Он очень мило пошутил над такой великовозрастной пионеркой и сказал, что ей, вероятно, и сейчас был бы к лицу пионерский галстук. Неудачно скаламбурив насчет красного галстука и красного вина, он предложил выпить еще, но девушка отказалась. Он поднялся и прошелся по палате, как ему показалось, четкими, упругими шагами, ощущая, как в нем нарастает бодрящая смелая сила. Она делала тело гибким, фигуру подтянутой. Ему нравилось это, и он все ходил по палате, круто поворачиваясь в углах и съезжая пятками с госпитальных шлепанцев. Он видел, что девушка присматривается к нему и ее холодные серо-зеленые глаза теплеют, поблескивают. Он понял это по-своему.
Голованов подошел к девушке сзади и легонько обнял ее за плечи. Она подалась, но в ней не дрогнул ни один мускул. Полковник сжал ее сильней и, слегка задыхаясь, приник своей щекой к ее — прохладной и нежной. Он очень любил подходить к женщинам сзади, не по словам, не по взгляду, а по дыханию, по движению тела отгадывая их решимость любить. В этом были своя прелесть и свое удобство.
Девушка не шевельнулась. Похоже, что это была покорность. Но когда он припал губами к ее теплой, слабо пульсирующей шее, пьянея и смелея, он услышал ровный, холодный голос:
— Скажите, полковник, вы знаете, что таких, как вы, называют сорокотами?
Опьянение ее телом еще не прошло, и Голованов не сразу понял вопрос. А когда понял, то вначале не поверил, что его могла задать эта чересчур холодная и, по всему видно, многоопытная девушка. Он оторвался от ее шеи и зачем-то посмотрел на дверь. Неудобное положение, в котором он стоял, вызвало ноющую боль в ране, и Голованов рассердился.

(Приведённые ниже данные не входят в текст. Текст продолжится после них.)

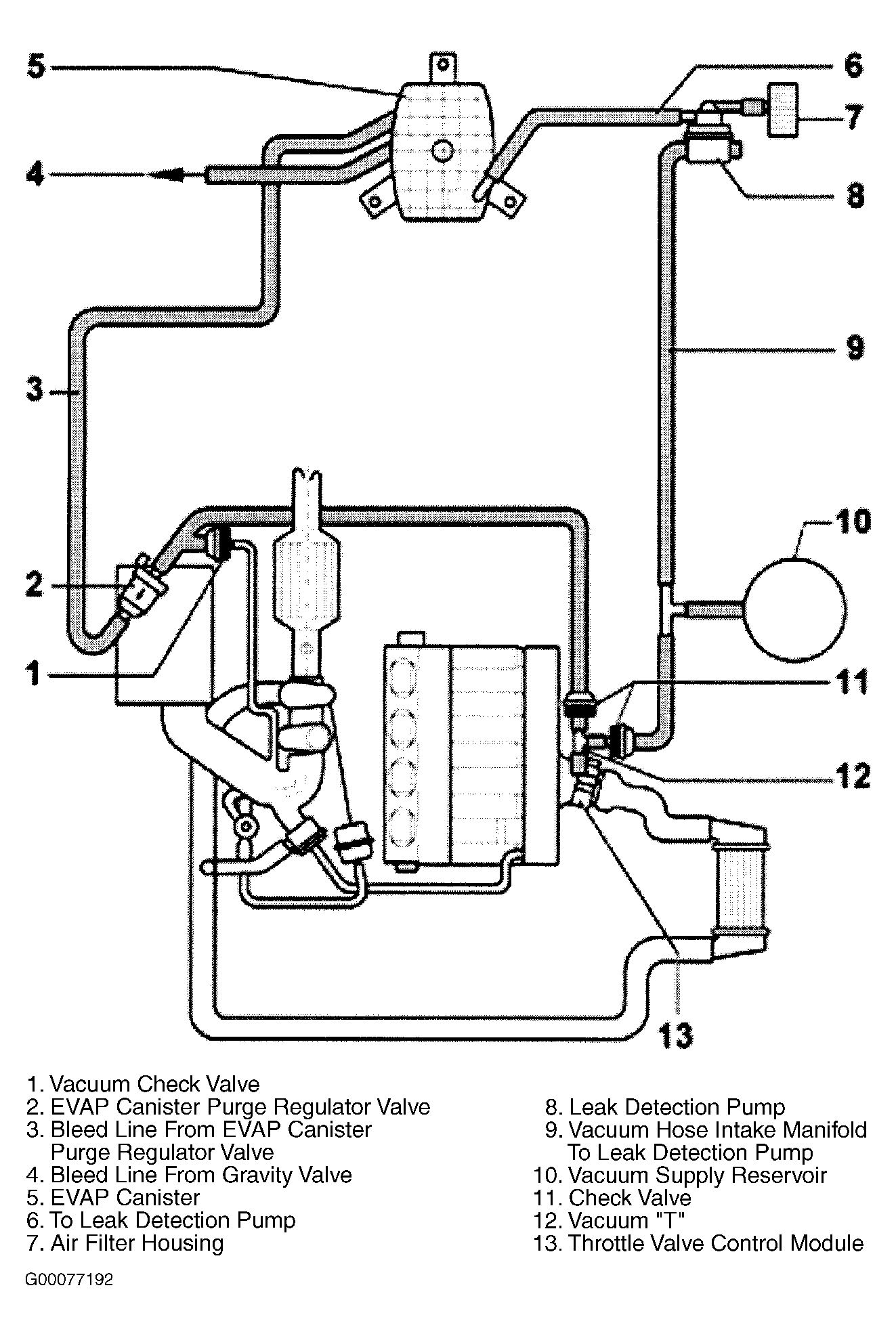 5
6
7
4
8
3
9
10
2
1
11
12
13

1. Vacuum Check Valve
2. EVAP Canister Purge Regulator Valve
3. Bleed Line From EVAP Canister Purge Regulator Valve
4. Bleed Line From Gravity Valve
5. EVAP Canister
6. To Leak Detection Pump
7. Air Filter Housing

8. Leak Detection Pump
9. Vacuum Hose Intake Manifold To Leak Detection Pump
10. Vacuum Supply Reservoir
11. Check Valve
12. Vacuum "T"
13. Throttle Valve Control Module

G00077192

Он решительно выпрямился и, выйдя из-за ее спины, сел напротив, на койке, забросив ногу на ногу. Шлепанец ритмично закачался.
— По-моему, вы забываетесь! — строго сказал он.
Он опять выпрямил корпус, точно ощущая на себе всю официальную суровость знаков различия, ремней и наград. Девушка посмотрела на шлепанец, поднялась и, положив свободную руку на гитарные струны, наклонилась, всматриваясь в него своими нестерпимо холодными глазами, и резко, как команду, бросила:
— Подберите шлепанцы!
И сейчас же ушла четкой, ровной походкой. Прижатые струны гитары не гудели.
Андрей Петрович вначале опешил, потом возмутился и, вероятно, догнал бы эту дерзкую девчонку, но чувство собственной греховности, которое, казалось, он победил, вдруг окрепло, и он понял, что был, прежде всего, смешон. Смешон уверенностью в своей неотразимости, смешон в каждом своем наигранном, взятом напрокат из прошлого слове, смешон во всех своих жестах. Он вспомнил, как он пыжился, сидя на кровати, положив ногу на ногу, как он подтягивался, когда ходил по палате. Он не понимал, что живет прошлым, не видел, что на нем стоптанные шлепанцы без задников, плохо проглаженные белые госпитальные брюки со стандартно удлиненным мешковатым гульфиком, белая, из грубой рогожки госпитальная куртка-пиджак, из противно кокетливого кармашка которой торчит бурая, тусклая расческа. Он забыл о своей седине, о своих морщинах, о нездоровой бледности когда-то загорелого лица. Он жил прошлым и не заметил настоящего.